Survivin, which encoded by BIRC5 gene, is also a target of p53 for its action and downregulation and p53 may induce apoptosis by antagonizing the antiapoptotic activity of survivin. Survivin inhibits caspases and blocks apoptosis and is expressed highly at G2/M phase and declines rapidly in G1 phase of cell cycle 47,48. G1 phase of cell cycle requires Cyclin D1 protein which encoded by CCND1 gene to dimerize with CDK4/6 and regulate the G1/S phase transition (49). Rocha et al. 50 demonstrated that, p53 indirectly involve in regulation of Cyclin D1. Kasimsetty et al. 51 demonstrated the inhibitor effect of PG on HT-29 cell line, mediated through cell cycle arrest in the G0/G1 and G2/M stages of the cell cycle followed by induction of apoptosis. However, in the present study, although we determined a reduction in CCND1 and BIRC5 expression level after PGJ treatment, the fold differences were negligible (1.84 fold; p =0.542 and 1.17 fold; p =0.718; respectively). HT-29 cells consist of a TP53 mutation (R273H) and a BRAF (V600E) mutation instead of a KRAS mutation, which is another down-stream gene of EGFR signaling pathway 28. According to study of Pek et al. 52, in CRC tumors with KRAS or BRAF mutations, CDK4/6 and MAPK coregulated gene set is highly enriched and targeting this KRAS-associated gene signature with Cdk4/6 and MEK inhibitors efficiently inhibited CRC growth and elicited apoptosis in KRAS-dependent and BRAF-mutant CRC. Kasimsetty et al. 51, demonstrated the cell cycle arrest in the G0/G1 and G2/M stages after PG treatment using a flow cytometric cell cycle analysis, but they didn’t evaluated the molecular background of this effect. Whereby we did not demonstrate any significant alteration in the expression level of CCND1 and BIRC5 genes, PGJ may target Cdk4 or Cdk6 but not Cyclin D1. In addition, PGJ may not be directly effect on BIRC5 expression since it is a direct target of TP53, which is mutated in these cell lines.

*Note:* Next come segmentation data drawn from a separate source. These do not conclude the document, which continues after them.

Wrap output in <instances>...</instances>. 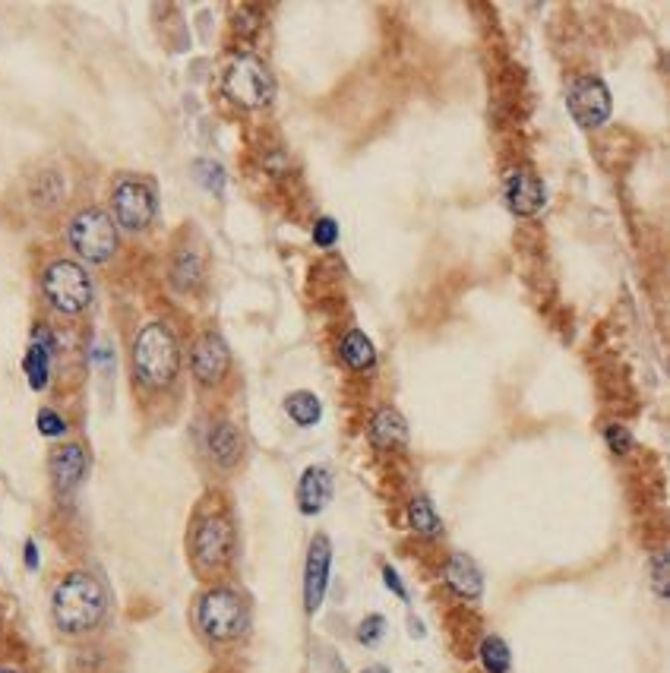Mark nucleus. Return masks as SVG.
<instances>
[{
    "label": "nucleus",
    "instance_id": "nucleus-1",
    "mask_svg": "<svg viewBox=\"0 0 670 673\" xmlns=\"http://www.w3.org/2000/svg\"><path fill=\"white\" fill-rule=\"evenodd\" d=\"M108 613V595L102 582L89 572H70L57 582L51 595V617L54 626L67 636H83L92 632Z\"/></svg>",
    "mask_w": 670,
    "mask_h": 673
},
{
    "label": "nucleus",
    "instance_id": "nucleus-2",
    "mask_svg": "<svg viewBox=\"0 0 670 673\" xmlns=\"http://www.w3.org/2000/svg\"><path fill=\"white\" fill-rule=\"evenodd\" d=\"M181 370V348L165 323H146L133 339V376L146 389H165Z\"/></svg>",
    "mask_w": 670,
    "mask_h": 673
},
{
    "label": "nucleus",
    "instance_id": "nucleus-3",
    "mask_svg": "<svg viewBox=\"0 0 670 673\" xmlns=\"http://www.w3.org/2000/svg\"><path fill=\"white\" fill-rule=\"evenodd\" d=\"M196 626L209 642H234L247 629V604L234 588H209L196 604Z\"/></svg>",
    "mask_w": 670,
    "mask_h": 673
},
{
    "label": "nucleus",
    "instance_id": "nucleus-4",
    "mask_svg": "<svg viewBox=\"0 0 670 673\" xmlns=\"http://www.w3.org/2000/svg\"><path fill=\"white\" fill-rule=\"evenodd\" d=\"M42 291L45 301L64 316H76L92 304V279L73 260H54L42 275Z\"/></svg>",
    "mask_w": 670,
    "mask_h": 673
},
{
    "label": "nucleus",
    "instance_id": "nucleus-5",
    "mask_svg": "<svg viewBox=\"0 0 670 673\" xmlns=\"http://www.w3.org/2000/svg\"><path fill=\"white\" fill-rule=\"evenodd\" d=\"M67 241L86 263H108L117 250V225L105 209H83L73 215Z\"/></svg>",
    "mask_w": 670,
    "mask_h": 673
},
{
    "label": "nucleus",
    "instance_id": "nucleus-6",
    "mask_svg": "<svg viewBox=\"0 0 670 673\" xmlns=\"http://www.w3.org/2000/svg\"><path fill=\"white\" fill-rule=\"evenodd\" d=\"M222 92L241 108H263L272 102L275 83H272L269 67L260 61V57L244 54L238 61L228 64L225 79H222Z\"/></svg>",
    "mask_w": 670,
    "mask_h": 673
},
{
    "label": "nucleus",
    "instance_id": "nucleus-7",
    "mask_svg": "<svg viewBox=\"0 0 670 673\" xmlns=\"http://www.w3.org/2000/svg\"><path fill=\"white\" fill-rule=\"evenodd\" d=\"M234 531L225 516H203L190 534V557L200 572H215L231 560Z\"/></svg>",
    "mask_w": 670,
    "mask_h": 673
},
{
    "label": "nucleus",
    "instance_id": "nucleus-8",
    "mask_svg": "<svg viewBox=\"0 0 670 673\" xmlns=\"http://www.w3.org/2000/svg\"><path fill=\"white\" fill-rule=\"evenodd\" d=\"M111 209H114V225L124 231H146L155 219V190L146 181L136 177H124L114 184L111 193Z\"/></svg>",
    "mask_w": 670,
    "mask_h": 673
},
{
    "label": "nucleus",
    "instance_id": "nucleus-9",
    "mask_svg": "<svg viewBox=\"0 0 670 673\" xmlns=\"http://www.w3.org/2000/svg\"><path fill=\"white\" fill-rule=\"evenodd\" d=\"M566 105H569V114H573V121L585 130L604 127L610 121V111H614L610 89L598 76H576L566 89Z\"/></svg>",
    "mask_w": 670,
    "mask_h": 673
},
{
    "label": "nucleus",
    "instance_id": "nucleus-10",
    "mask_svg": "<svg viewBox=\"0 0 670 673\" xmlns=\"http://www.w3.org/2000/svg\"><path fill=\"white\" fill-rule=\"evenodd\" d=\"M503 193H506L509 212L519 215V219H531V215H538L547 203V190L541 184V177L531 174L528 168H512L506 174Z\"/></svg>",
    "mask_w": 670,
    "mask_h": 673
},
{
    "label": "nucleus",
    "instance_id": "nucleus-11",
    "mask_svg": "<svg viewBox=\"0 0 670 673\" xmlns=\"http://www.w3.org/2000/svg\"><path fill=\"white\" fill-rule=\"evenodd\" d=\"M228 345L222 342V335L215 332H203L200 339L193 342V351H190V370L196 376V383L203 386H215L225 380L228 373Z\"/></svg>",
    "mask_w": 670,
    "mask_h": 673
},
{
    "label": "nucleus",
    "instance_id": "nucleus-12",
    "mask_svg": "<svg viewBox=\"0 0 670 673\" xmlns=\"http://www.w3.org/2000/svg\"><path fill=\"white\" fill-rule=\"evenodd\" d=\"M329 566H332V544L326 534H317L307 550V569H304V607L307 613L320 610L329 585Z\"/></svg>",
    "mask_w": 670,
    "mask_h": 673
},
{
    "label": "nucleus",
    "instance_id": "nucleus-13",
    "mask_svg": "<svg viewBox=\"0 0 670 673\" xmlns=\"http://www.w3.org/2000/svg\"><path fill=\"white\" fill-rule=\"evenodd\" d=\"M86 468H89V455L80 443H64L51 452V481H54V490L67 497L76 487L83 484L86 478Z\"/></svg>",
    "mask_w": 670,
    "mask_h": 673
},
{
    "label": "nucleus",
    "instance_id": "nucleus-14",
    "mask_svg": "<svg viewBox=\"0 0 670 673\" xmlns=\"http://www.w3.org/2000/svg\"><path fill=\"white\" fill-rule=\"evenodd\" d=\"M51 354H54V335L45 326H38L32 332V345L23 358V370H26L29 386L35 392H42L51 380Z\"/></svg>",
    "mask_w": 670,
    "mask_h": 673
},
{
    "label": "nucleus",
    "instance_id": "nucleus-15",
    "mask_svg": "<svg viewBox=\"0 0 670 673\" xmlns=\"http://www.w3.org/2000/svg\"><path fill=\"white\" fill-rule=\"evenodd\" d=\"M443 579L446 585L456 591L459 598L465 601H478L481 591H484V579H481V569L475 566V560L465 557V553H452L446 569H443Z\"/></svg>",
    "mask_w": 670,
    "mask_h": 673
},
{
    "label": "nucleus",
    "instance_id": "nucleus-16",
    "mask_svg": "<svg viewBox=\"0 0 670 673\" xmlns=\"http://www.w3.org/2000/svg\"><path fill=\"white\" fill-rule=\"evenodd\" d=\"M332 497V474L323 465H313L304 471V478L298 484V506L304 516H317V512L326 509Z\"/></svg>",
    "mask_w": 670,
    "mask_h": 673
},
{
    "label": "nucleus",
    "instance_id": "nucleus-17",
    "mask_svg": "<svg viewBox=\"0 0 670 673\" xmlns=\"http://www.w3.org/2000/svg\"><path fill=\"white\" fill-rule=\"evenodd\" d=\"M370 440H373V446H380V449H402L408 443L405 418L396 408L377 411V418L370 421Z\"/></svg>",
    "mask_w": 670,
    "mask_h": 673
},
{
    "label": "nucleus",
    "instance_id": "nucleus-18",
    "mask_svg": "<svg viewBox=\"0 0 670 673\" xmlns=\"http://www.w3.org/2000/svg\"><path fill=\"white\" fill-rule=\"evenodd\" d=\"M241 449H244V443H241V433H238V427H234V424L222 421V424H215L209 430V452H212V459L219 462L222 468L238 465Z\"/></svg>",
    "mask_w": 670,
    "mask_h": 673
},
{
    "label": "nucleus",
    "instance_id": "nucleus-19",
    "mask_svg": "<svg viewBox=\"0 0 670 673\" xmlns=\"http://www.w3.org/2000/svg\"><path fill=\"white\" fill-rule=\"evenodd\" d=\"M200 282H203V260L196 256V250H190V247L177 250L174 263H171V285L181 294H187V291L200 288Z\"/></svg>",
    "mask_w": 670,
    "mask_h": 673
},
{
    "label": "nucleus",
    "instance_id": "nucleus-20",
    "mask_svg": "<svg viewBox=\"0 0 670 673\" xmlns=\"http://www.w3.org/2000/svg\"><path fill=\"white\" fill-rule=\"evenodd\" d=\"M342 361L351 367V370H367L373 367V361H377V351H373V342L367 339V335L361 329H351L345 339H342Z\"/></svg>",
    "mask_w": 670,
    "mask_h": 673
},
{
    "label": "nucleus",
    "instance_id": "nucleus-21",
    "mask_svg": "<svg viewBox=\"0 0 670 673\" xmlns=\"http://www.w3.org/2000/svg\"><path fill=\"white\" fill-rule=\"evenodd\" d=\"M408 522H411V528H415L418 534H424V538H433V534L443 531V522L437 516V509H433V503L424 497V493H418V497L408 503Z\"/></svg>",
    "mask_w": 670,
    "mask_h": 673
},
{
    "label": "nucleus",
    "instance_id": "nucleus-22",
    "mask_svg": "<svg viewBox=\"0 0 670 673\" xmlns=\"http://www.w3.org/2000/svg\"><path fill=\"white\" fill-rule=\"evenodd\" d=\"M285 411H288V418L298 427H313L320 421V414H323L320 399L313 392H291L288 402H285Z\"/></svg>",
    "mask_w": 670,
    "mask_h": 673
},
{
    "label": "nucleus",
    "instance_id": "nucleus-23",
    "mask_svg": "<svg viewBox=\"0 0 670 673\" xmlns=\"http://www.w3.org/2000/svg\"><path fill=\"white\" fill-rule=\"evenodd\" d=\"M478 658H481V667L487 673H509V645L500 639V636H487L478 648Z\"/></svg>",
    "mask_w": 670,
    "mask_h": 673
},
{
    "label": "nucleus",
    "instance_id": "nucleus-24",
    "mask_svg": "<svg viewBox=\"0 0 670 673\" xmlns=\"http://www.w3.org/2000/svg\"><path fill=\"white\" fill-rule=\"evenodd\" d=\"M193 171H196V181H200L206 190H215V193L222 190V184H225V171H222L219 162H196Z\"/></svg>",
    "mask_w": 670,
    "mask_h": 673
},
{
    "label": "nucleus",
    "instance_id": "nucleus-25",
    "mask_svg": "<svg viewBox=\"0 0 670 673\" xmlns=\"http://www.w3.org/2000/svg\"><path fill=\"white\" fill-rule=\"evenodd\" d=\"M604 440H607V449L617 452V455H626L629 449H633V433H629L623 424H607Z\"/></svg>",
    "mask_w": 670,
    "mask_h": 673
},
{
    "label": "nucleus",
    "instance_id": "nucleus-26",
    "mask_svg": "<svg viewBox=\"0 0 670 673\" xmlns=\"http://www.w3.org/2000/svg\"><path fill=\"white\" fill-rule=\"evenodd\" d=\"M38 433H42V437H64V433H67V421L57 411L42 408V411H38Z\"/></svg>",
    "mask_w": 670,
    "mask_h": 673
},
{
    "label": "nucleus",
    "instance_id": "nucleus-27",
    "mask_svg": "<svg viewBox=\"0 0 670 673\" xmlns=\"http://www.w3.org/2000/svg\"><path fill=\"white\" fill-rule=\"evenodd\" d=\"M383 629H386V620L380 617V613H373V617H367L358 626V642L361 645H377L383 639Z\"/></svg>",
    "mask_w": 670,
    "mask_h": 673
},
{
    "label": "nucleus",
    "instance_id": "nucleus-28",
    "mask_svg": "<svg viewBox=\"0 0 670 673\" xmlns=\"http://www.w3.org/2000/svg\"><path fill=\"white\" fill-rule=\"evenodd\" d=\"M335 241H339V225H335L332 219H320L317 225H313V244H317L320 250H329Z\"/></svg>",
    "mask_w": 670,
    "mask_h": 673
},
{
    "label": "nucleus",
    "instance_id": "nucleus-29",
    "mask_svg": "<svg viewBox=\"0 0 670 673\" xmlns=\"http://www.w3.org/2000/svg\"><path fill=\"white\" fill-rule=\"evenodd\" d=\"M383 582H386V588H392L396 595L405 601L408 598V591H405V585H402V579H399V572L392 569V566H383Z\"/></svg>",
    "mask_w": 670,
    "mask_h": 673
},
{
    "label": "nucleus",
    "instance_id": "nucleus-30",
    "mask_svg": "<svg viewBox=\"0 0 670 673\" xmlns=\"http://www.w3.org/2000/svg\"><path fill=\"white\" fill-rule=\"evenodd\" d=\"M664 569H667V557H664V553H658V557H655V588H658V595H661V598L667 595Z\"/></svg>",
    "mask_w": 670,
    "mask_h": 673
},
{
    "label": "nucleus",
    "instance_id": "nucleus-31",
    "mask_svg": "<svg viewBox=\"0 0 670 673\" xmlns=\"http://www.w3.org/2000/svg\"><path fill=\"white\" fill-rule=\"evenodd\" d=\"M26 566L29 569L38 566V547H35V541H26Z\"/></svg>",
    "mask_w": 670,
    "mask_h": 673
},
{
    "label": "nucleus",
    "instance_id": "nucleus-32",
    "mask_svg": "<svg viewBox=\"0 0 670 673\" xmlns=\"http://www.w3.org/2000/svg\"><path fill=\"white\" fill-rule=\"evenodd\" d=\"M364 673H389L386 667H370V670H364Z\"/></svg>",
    "mask_w": 670,
    "mask_h": 673
},
{
    "label": "nucleus",
    "instance_id": "nucleus-33",
    "mask_svg": "<svg viewBox=\"0 0 670 673\" xmlns=\"http://www.w3.org/2000/svg\"><path fill=\"white\" fill-rule=\"evenodd\" d=\"M0 673H19L16 667H0Z\"/></svg>",
    "mask_w": 670,
    "mask_h": 673
}]
</instances>
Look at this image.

In conclusion, our observations and previous studies suggest that modulation of gene expressions may be an important mechanism underlying the biological effects of PGJ. PGJ may target specific genes though modulating miRNA expressions. Advance studies are required to define the effect of PGJ on these miRNAs. Moreover; to elucidate the molecular mechanism of this effect; beside ellagic acid; the role of other phenolic compounds of PGJ on regulation on these miRNA expressions need to be analyzed. Our results provide evidence that PGJ can induce apoptosis with reducing BCL2 gene expression independently from TP53 mutation status, suggesting a new mechanism of action for this extract. To the best of our knowledge, this is the first time that the proapoptotic capability of PGJ has been demonstrated in a both KRAS and TP53 mutated CRC cell line which may contribute to the development of a treatment for drug resistant CRC due to KRAS and TP53 mutations.
Conflicts of Interest: The authors declare that they have no conflict of interest.